Statement of Clinical Problem: Wound hygiene is defined as the process of cleansing the wound and surrounding skin to remove bacteria, residual dressings, inorganic material or unhealthy or devitalized tissue. The process should be performed at each dressing change or wound assessment. In the clinical setting, wound hygiene is often not performed, or done insufficiently and ineffectively, leading to persistent inflammation, infection, and delayed wound healing.
Past Management: Despite the availability of wound cleansers and surfactants, most of our providers use moistened saline soaked gauze to perform wound hygiene resulting in often-aborted painful, time consuming procedures often necessitating twenty minute delays to apply topical analgesics.
Current Clinical Approach: Our wound clinic evaluated a monofilament debridement mitt (MDM) designed to augment wound hygiene. MDMs were saturated with normal saline, a hypochlorous acid solution or a preservative-free polyxmer cleanser and applied in a circular motion for 3 to 5 minutes to lower extremity hyperkeratotic skin associated with venous hypertension or lymphedema, "road rash" abrasions and wounds with loose non-adherent slough. MDM application pressure was increased per patient tolerance to achieve adequate wound hygiene.
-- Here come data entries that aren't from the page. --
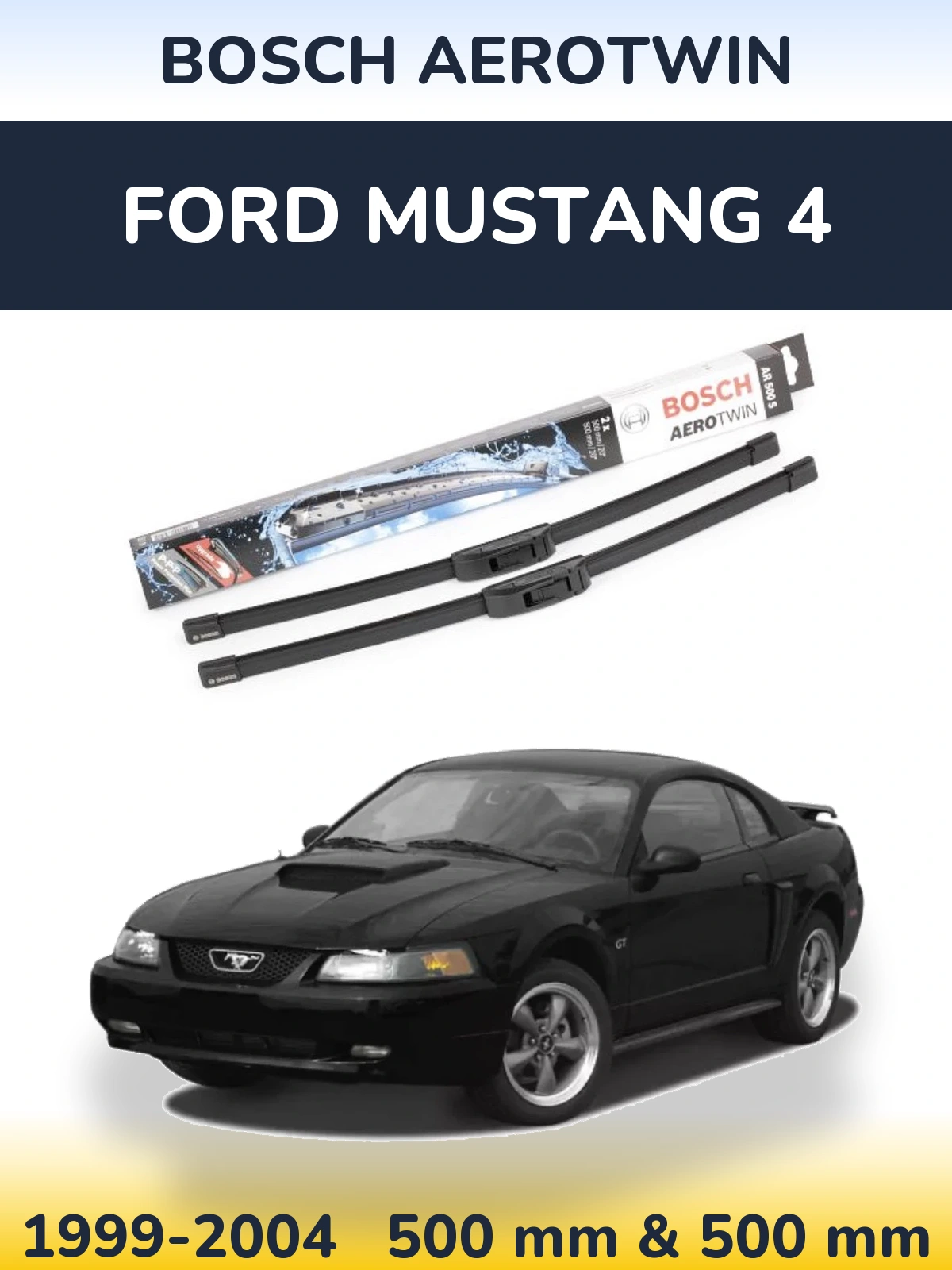 Komplet przednich wycieraczek BOSCH AeroTwin 500 & 500 mm do Ford Mustang 4 1999-2004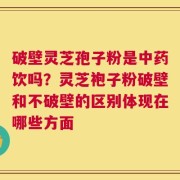 破壁灵芝孢子粉是中药饮吗？灵芝袍子粉破壁和不破壁的区别体现在哪些方面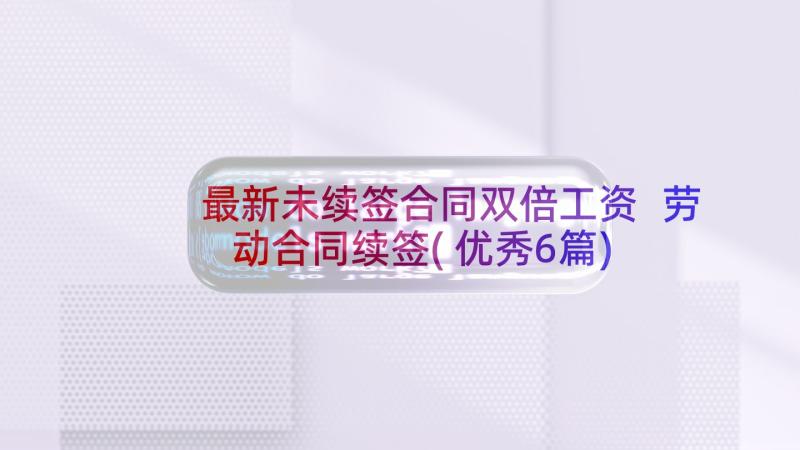 最新未续签合同双倍工资 劳动合同续签(优秀6篇)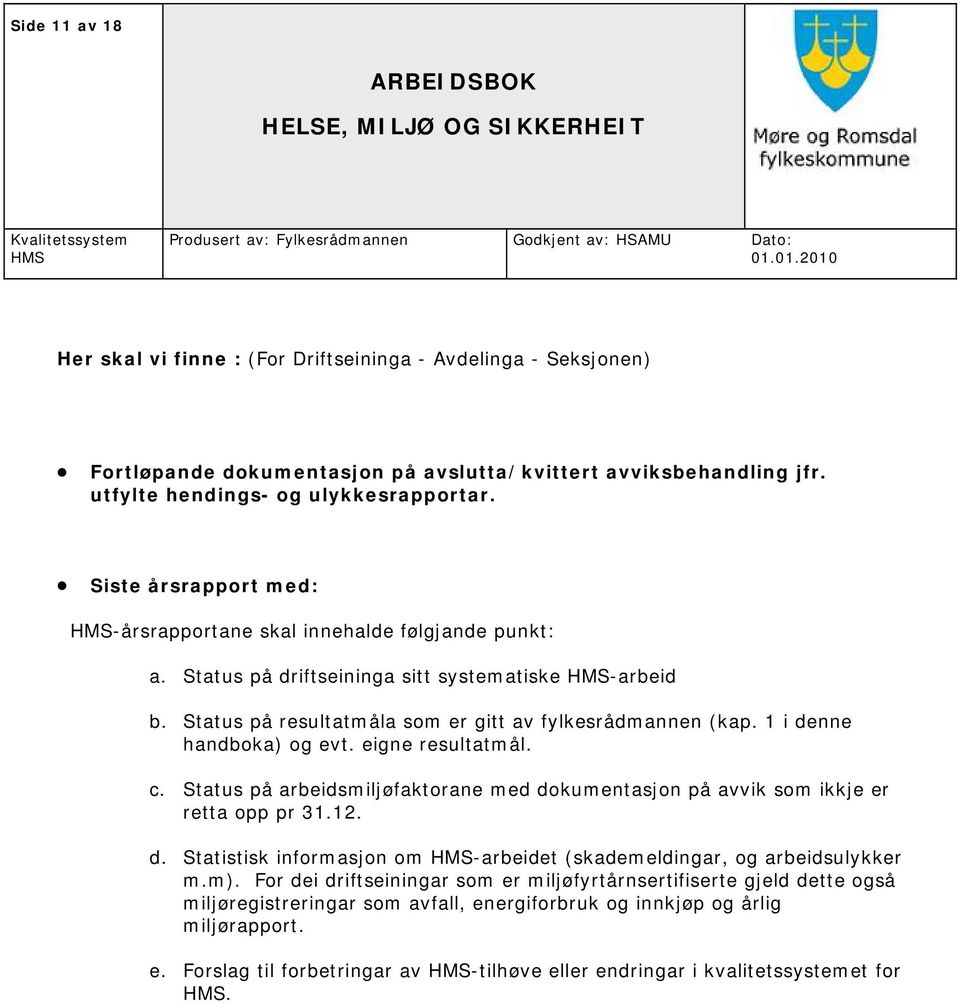 1 i denne handboka) og evt. eigne resultatmål. c. Status på arbeidsmiljøfaktorane med dokumentasjon på avvik som ikkje er retta opp pr 31.12. d. Statistisk informasjon om -arbeidet (skademeldingar, og arbeidsulykker m.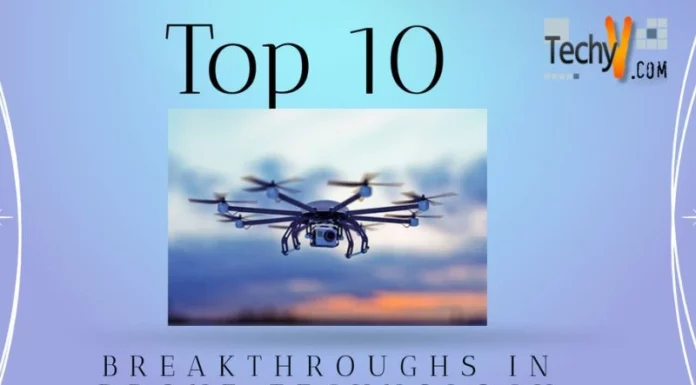 Top 10 Breakthroughs In Drone Technology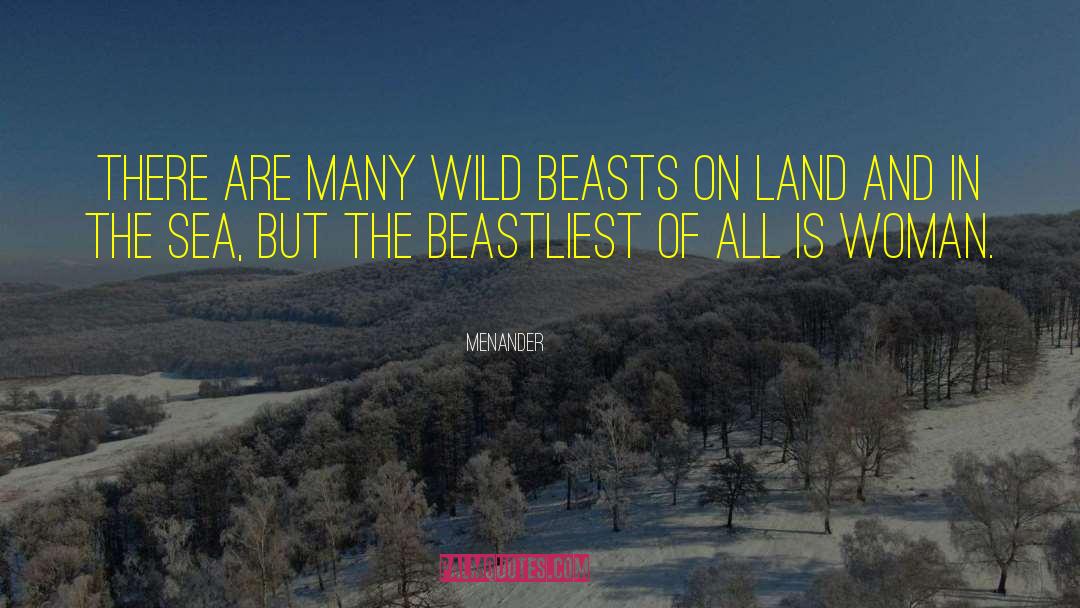 Menander Quotes: There are many wild beasts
Results: Over twenty patients have received MDM wound hygiene. Clinicians report easier removal of inorganic material, residual dressings, devitalized tissue, fewer or less extensive debridement procedures, more effective wound cleansing, cleaner peri-wound skin, and faster procedure times. Patients reported wound hygiene with MDM as "comfortable" and were impressed with skin and/or wound appearance.
Conclusions: A wound hygiene protocol that incorporates MDM had been adopted by our wound clinic and is in the process of being adopted in other areas of the hospital, including the Emergency Department, Medical-Surgical units, and for lymphedema rehabilitation patients.